- [Work instructions]:
Answer the following questions about the forum thread on OpenAI.
1. According to the first post, what is also in OpenAI's name?
2. In the second post, what does the writer say the "open" was intended to mean instead of open source?
3. In the last post, what view is OpenAI said to have held about training AI?

** Opening Text under study block **

𞋴𝛂𝛋𝛆@lemmy.world · 3 months ago

OpenAI’s mission statement is also in their name. The fact that they have a proprietary product that is not open source is criminal and should be sued out of existence. They are now just like the Sun Micro after Apache was made open sourced; irrelevant they just haven’t gotten the memo yet. No company can compete against the whole world.

Pup Biru@aussie.zone · edit-2 3 months ago

i agree FOSS is the way to go, and that OpenAI has a lot to answer for… but FOSS is not the only way to interpret “open”

the “open” was never intended as open source - it was open access. the idea was that anyone should have access to build things using AI; that it shouldn’t be for only megacorps who had the pockets to train… which they have, and still are doing

they also originally intended that all their research and patents would be open, which i believe they’re still doing

halcyoncmdr@lemmy.world · 3 months ago

Your point OpenAI? Weren’t you part of the group saying training AI wasn’t copyright infringement? Not so happy when it’s your shit being copied? Huh. Weird.

** Closing Text under study block **
** Opening Given data block **

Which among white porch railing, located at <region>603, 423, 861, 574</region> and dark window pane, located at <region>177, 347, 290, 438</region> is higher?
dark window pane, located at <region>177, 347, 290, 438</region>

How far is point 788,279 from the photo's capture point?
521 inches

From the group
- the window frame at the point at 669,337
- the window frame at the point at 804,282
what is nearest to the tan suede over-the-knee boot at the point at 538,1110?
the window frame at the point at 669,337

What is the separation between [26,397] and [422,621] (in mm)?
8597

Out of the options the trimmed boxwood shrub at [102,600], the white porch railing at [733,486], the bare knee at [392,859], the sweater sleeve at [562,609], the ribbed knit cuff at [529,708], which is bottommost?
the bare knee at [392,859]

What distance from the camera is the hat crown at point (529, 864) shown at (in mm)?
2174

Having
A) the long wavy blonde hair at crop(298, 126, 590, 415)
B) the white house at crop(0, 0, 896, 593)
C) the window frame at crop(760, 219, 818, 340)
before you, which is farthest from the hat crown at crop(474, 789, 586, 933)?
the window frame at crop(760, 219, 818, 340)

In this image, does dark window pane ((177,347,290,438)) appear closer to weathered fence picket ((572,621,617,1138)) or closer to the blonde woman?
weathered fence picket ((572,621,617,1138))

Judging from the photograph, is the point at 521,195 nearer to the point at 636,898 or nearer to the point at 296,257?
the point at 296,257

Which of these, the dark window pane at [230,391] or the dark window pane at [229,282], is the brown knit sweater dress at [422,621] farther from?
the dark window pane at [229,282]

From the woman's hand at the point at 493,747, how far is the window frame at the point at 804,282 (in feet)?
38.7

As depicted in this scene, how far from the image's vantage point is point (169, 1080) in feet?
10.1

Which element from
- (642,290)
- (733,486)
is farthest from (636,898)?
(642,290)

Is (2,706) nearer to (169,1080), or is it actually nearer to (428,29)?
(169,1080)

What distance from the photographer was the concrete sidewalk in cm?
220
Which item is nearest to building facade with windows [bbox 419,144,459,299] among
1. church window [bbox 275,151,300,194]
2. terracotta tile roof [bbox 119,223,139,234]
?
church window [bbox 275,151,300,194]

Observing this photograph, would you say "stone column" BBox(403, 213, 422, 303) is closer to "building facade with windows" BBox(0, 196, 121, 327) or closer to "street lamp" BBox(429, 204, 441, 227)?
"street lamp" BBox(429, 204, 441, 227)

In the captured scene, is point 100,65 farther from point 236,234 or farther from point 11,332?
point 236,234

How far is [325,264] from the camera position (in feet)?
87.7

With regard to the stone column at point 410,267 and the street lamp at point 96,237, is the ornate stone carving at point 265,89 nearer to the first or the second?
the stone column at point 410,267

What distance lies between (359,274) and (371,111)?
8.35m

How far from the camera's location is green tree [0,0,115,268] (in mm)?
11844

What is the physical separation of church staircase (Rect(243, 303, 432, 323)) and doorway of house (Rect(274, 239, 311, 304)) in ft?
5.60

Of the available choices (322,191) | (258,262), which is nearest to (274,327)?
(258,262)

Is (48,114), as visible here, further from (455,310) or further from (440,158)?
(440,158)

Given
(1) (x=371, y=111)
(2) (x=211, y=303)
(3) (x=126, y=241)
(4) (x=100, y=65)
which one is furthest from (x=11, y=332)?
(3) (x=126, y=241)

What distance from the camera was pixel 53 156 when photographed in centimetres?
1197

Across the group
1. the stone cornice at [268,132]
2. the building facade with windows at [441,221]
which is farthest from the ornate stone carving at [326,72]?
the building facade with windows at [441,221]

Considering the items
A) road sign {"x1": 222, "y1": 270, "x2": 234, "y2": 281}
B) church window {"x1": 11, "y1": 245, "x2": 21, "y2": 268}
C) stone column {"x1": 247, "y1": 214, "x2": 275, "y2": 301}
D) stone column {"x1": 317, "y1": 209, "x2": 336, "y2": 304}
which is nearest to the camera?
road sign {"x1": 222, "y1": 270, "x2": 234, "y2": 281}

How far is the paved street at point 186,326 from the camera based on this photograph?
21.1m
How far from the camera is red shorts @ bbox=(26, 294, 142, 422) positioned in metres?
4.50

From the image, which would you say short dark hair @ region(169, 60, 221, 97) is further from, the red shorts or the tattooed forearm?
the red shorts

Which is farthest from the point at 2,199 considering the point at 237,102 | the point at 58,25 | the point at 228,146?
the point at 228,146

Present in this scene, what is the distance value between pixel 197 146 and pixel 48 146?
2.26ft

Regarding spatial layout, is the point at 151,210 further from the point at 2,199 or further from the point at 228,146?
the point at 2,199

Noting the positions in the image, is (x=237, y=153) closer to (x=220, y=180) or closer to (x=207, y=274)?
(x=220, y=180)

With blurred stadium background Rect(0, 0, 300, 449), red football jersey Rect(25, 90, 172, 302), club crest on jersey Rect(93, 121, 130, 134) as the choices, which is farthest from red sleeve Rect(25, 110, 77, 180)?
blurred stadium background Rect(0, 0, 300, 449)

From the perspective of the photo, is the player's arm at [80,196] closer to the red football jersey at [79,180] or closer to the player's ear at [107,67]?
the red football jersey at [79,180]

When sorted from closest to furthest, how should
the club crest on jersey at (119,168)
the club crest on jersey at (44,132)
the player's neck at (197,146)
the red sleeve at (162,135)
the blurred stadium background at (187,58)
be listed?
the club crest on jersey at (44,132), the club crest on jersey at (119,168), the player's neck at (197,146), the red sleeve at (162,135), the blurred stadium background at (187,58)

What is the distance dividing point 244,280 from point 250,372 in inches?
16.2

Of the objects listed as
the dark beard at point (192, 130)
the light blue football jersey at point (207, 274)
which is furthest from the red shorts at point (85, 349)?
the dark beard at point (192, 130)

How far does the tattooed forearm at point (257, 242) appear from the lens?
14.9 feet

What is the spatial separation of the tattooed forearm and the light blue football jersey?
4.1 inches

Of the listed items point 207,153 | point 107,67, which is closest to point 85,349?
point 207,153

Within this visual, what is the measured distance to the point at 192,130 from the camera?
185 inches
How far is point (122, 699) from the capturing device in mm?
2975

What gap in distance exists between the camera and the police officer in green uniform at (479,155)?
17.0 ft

** Closing Given data block **
** Opening Given data block **

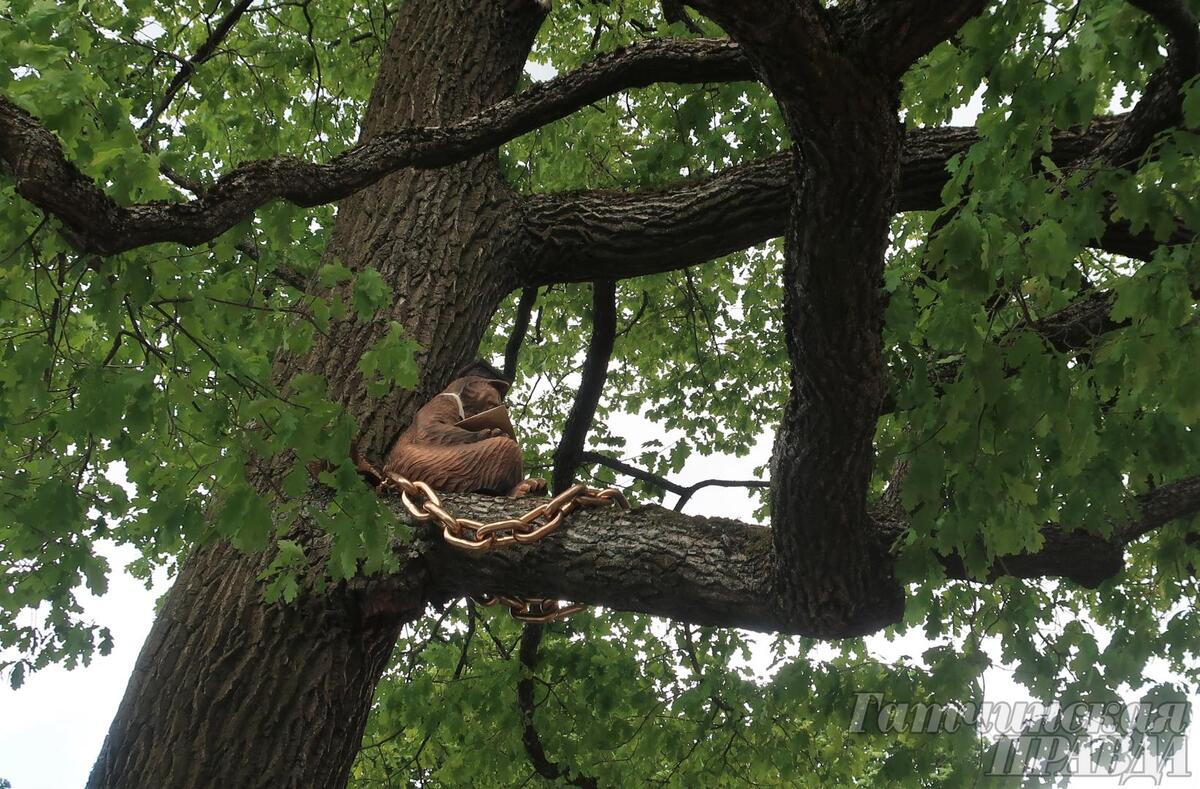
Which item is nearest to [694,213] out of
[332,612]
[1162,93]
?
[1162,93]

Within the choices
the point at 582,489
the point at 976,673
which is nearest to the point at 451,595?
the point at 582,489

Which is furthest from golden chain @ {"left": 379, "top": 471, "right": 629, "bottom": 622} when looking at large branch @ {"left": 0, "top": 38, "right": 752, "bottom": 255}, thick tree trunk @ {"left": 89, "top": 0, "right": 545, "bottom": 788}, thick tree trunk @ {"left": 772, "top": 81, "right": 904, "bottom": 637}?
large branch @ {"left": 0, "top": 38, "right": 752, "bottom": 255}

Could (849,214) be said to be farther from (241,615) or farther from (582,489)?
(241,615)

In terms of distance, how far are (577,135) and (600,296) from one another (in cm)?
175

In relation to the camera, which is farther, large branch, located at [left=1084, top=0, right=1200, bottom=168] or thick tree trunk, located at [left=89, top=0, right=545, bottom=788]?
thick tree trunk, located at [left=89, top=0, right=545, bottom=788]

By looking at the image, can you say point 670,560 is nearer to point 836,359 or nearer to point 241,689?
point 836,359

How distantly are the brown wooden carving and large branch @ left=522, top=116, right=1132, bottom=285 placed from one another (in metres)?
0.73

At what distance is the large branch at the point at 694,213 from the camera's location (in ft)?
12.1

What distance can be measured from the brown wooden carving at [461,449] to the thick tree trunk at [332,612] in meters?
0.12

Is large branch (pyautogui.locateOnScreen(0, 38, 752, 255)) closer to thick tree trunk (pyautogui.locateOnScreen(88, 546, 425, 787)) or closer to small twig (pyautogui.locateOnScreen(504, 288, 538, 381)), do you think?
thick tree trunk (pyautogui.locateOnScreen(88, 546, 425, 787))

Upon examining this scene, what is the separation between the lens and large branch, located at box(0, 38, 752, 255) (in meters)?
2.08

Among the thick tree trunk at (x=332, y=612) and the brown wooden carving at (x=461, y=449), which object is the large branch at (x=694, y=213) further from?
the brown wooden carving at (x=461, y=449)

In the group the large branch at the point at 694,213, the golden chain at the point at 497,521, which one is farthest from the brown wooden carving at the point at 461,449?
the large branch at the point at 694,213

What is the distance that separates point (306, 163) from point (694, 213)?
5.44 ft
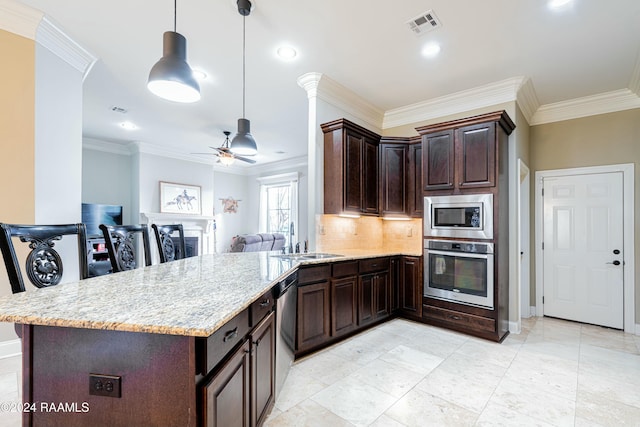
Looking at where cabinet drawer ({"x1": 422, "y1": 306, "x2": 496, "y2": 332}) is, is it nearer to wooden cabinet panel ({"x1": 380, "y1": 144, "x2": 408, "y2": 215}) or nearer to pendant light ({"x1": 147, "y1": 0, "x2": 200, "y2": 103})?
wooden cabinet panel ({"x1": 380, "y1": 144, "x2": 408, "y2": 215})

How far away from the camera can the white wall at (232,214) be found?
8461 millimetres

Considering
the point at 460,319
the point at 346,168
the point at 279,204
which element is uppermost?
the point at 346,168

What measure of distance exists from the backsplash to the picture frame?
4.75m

** Closing Given data block **
** Opening Given data block **

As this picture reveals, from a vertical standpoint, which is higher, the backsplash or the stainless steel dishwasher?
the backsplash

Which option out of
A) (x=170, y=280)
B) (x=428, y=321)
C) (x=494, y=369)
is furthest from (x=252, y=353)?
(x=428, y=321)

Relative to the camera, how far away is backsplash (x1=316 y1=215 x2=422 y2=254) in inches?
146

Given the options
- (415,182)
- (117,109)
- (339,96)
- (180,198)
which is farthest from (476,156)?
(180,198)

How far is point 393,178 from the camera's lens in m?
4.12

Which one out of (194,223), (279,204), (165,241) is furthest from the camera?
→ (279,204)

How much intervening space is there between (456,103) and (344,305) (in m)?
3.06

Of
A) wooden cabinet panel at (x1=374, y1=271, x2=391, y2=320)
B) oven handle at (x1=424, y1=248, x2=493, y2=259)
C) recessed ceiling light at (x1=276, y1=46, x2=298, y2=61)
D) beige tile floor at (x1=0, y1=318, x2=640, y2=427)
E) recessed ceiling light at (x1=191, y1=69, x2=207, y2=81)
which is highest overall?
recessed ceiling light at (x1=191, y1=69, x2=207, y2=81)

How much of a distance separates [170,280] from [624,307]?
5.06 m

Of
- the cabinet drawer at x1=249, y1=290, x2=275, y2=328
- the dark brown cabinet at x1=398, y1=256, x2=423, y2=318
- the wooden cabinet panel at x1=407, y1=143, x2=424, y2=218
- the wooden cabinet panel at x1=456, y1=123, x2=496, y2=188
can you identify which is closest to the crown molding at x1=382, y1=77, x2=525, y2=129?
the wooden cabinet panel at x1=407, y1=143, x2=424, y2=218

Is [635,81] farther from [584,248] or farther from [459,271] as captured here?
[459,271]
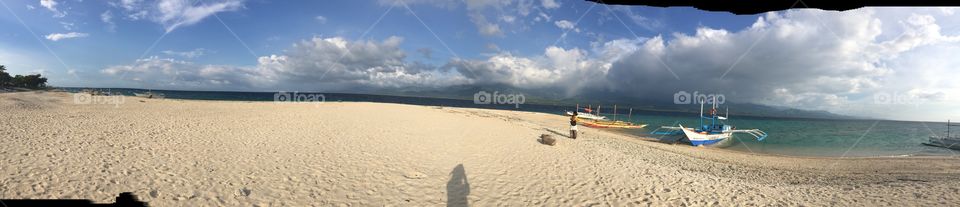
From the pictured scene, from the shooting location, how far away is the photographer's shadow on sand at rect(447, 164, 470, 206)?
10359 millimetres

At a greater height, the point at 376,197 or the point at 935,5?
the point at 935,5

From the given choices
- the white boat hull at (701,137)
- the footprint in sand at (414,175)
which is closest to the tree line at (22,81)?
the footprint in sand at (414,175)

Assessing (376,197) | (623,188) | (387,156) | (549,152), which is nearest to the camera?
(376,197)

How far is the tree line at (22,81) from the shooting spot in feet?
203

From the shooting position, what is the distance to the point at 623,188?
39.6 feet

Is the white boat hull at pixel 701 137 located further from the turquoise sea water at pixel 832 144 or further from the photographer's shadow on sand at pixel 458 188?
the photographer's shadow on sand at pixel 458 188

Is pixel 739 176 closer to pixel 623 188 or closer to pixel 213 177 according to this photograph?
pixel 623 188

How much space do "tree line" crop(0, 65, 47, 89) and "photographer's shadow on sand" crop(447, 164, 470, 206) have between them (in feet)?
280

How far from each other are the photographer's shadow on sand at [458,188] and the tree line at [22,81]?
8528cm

** Closing Given data block **

- [Answer to the problem]:
1. OpenAI's mission statement.
2. Open access.
3. That training AI wasn't copyright infringement.